=== Article ===
Procrustes had a special bed that he offered to wayfarers. It was made of iron, and he liked to brag that the length of the bed was always an exact match for anyone who laid down upon it. Procrustes’ couch was, it seems, the Sleep Number Bed of its day, adjustable to fit all sleepers’ needs. Sort of.

How did Procrustes manage this trick? Here’s where the modern Sleep Number has him beat. Procrustes didn’t adjust the bed; he adjusted the sleeper. Was the bed too long for the occupant? The rack would serve to stretch the corpus to fit. Bed too short? Off with the legs. And, always, Procrustes was off with the dead wayfarers’ loot.

Theseus—a great hero, the founder and king of Athens, and also a son of Poseidon (the old man got around)—was legendary for the tasks he faced to achieve hero status, much like Hercules, in order to claim his Athenian crown. One of those tasks was to kill Procrustes. As Plutarch writes, Theseus overcame Procrustes "by compelling him to make his own body fit his bed, as he had been wont to do with those of strangers." As Gilbert & Sullivan advise, "Let the punishment fit the crime."

Customized Management

What, you may wonder, does this have to do with management and power? One mistake of managers and business executives—and it’s a much broader problem than just something facing managers—is to try to force problems into preconceived molds and solutions.

It’s important when faced with a problem to consider it carefully and find a solution that fits it, rather than forcing it into a premixed solution, a Procrustean bed. Templates and models are useful, but it is they that must fit the empirical circumstances, not the other way around.

A skillful manager makes the bed—the solution—fit the wayfarer’s needs. That takes a lot of knowledge, but more. It also takes craft and art. Making the bed fit the sleeper means listening carefully to the dimensions of the wayfarers’ problems. What are the real dimensions? Have we obtained enough measurements? Have we made the right measurements?

Crafting the solution to fit the problem also means exercising informed choices. What’s really important and what is fluff? What are the consequences of taking one action as opposed to another? What costs do those choices impose? How much is necessary and how much is sufficient?

Timing is important. Don’t try to envision how to make the solution work until the problem has been thoroughly scoped out and understood.

It’s too easy to take up the approach of Procrustes and adjust the problem to fit the solution. I fear that our political leaders, and some of our top business folks, too often approach daunting issues—spending, the economy, environmental protection—by emulating our misguided Greek guy. Stretch those problems on the rack until they fit the bed. Cut off those inconvenient legs.
===
▶ _Problem 1_
Extract the passage of the Procrustes article between "What, you may" and "other way around.", inclusive, without altering a word.
The entries are unrelated to the article.
=== Supplied records ===
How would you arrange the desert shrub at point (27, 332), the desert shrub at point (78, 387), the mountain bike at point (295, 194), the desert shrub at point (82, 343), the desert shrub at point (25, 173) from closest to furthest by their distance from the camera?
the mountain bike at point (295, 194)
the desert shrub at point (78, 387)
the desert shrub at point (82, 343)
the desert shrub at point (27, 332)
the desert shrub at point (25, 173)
===
▶ _Problem 2_
Copy every line of the entries that come after the article, with no changes.

▶ _Exercise result 1_
What, you may wonder, does this have to do with management and power? One mistake of managers and business executives—and it’s a much broader problem than just something facing managers—is to try to force problems into preconceived molds and solutions.

It’s important when faced with a problem to consider it carefully and find a solution that fits it, rather than forcing it into a premixed solution, a Procrustean bed. Templates and models are useful, but it is they that must fit the empirical circumstances, not the other way around.

▶ _Exercise result 2_
How would you arrange the desert shrub at point (27, 332), the desert shrub at point (78, 387), the mountain bike at point (295, 194), the desert shrub at point (82, 343), the desert shrub at point (25, 173) from closest to furthest by their distance from the camera?
the mountain bike at point (295, 194)
the desert shrub at point (78, 387)
the desert shrub at point (82, 343)
the desert shrub at point (27, 332)
the desert shrub at point (25, 173)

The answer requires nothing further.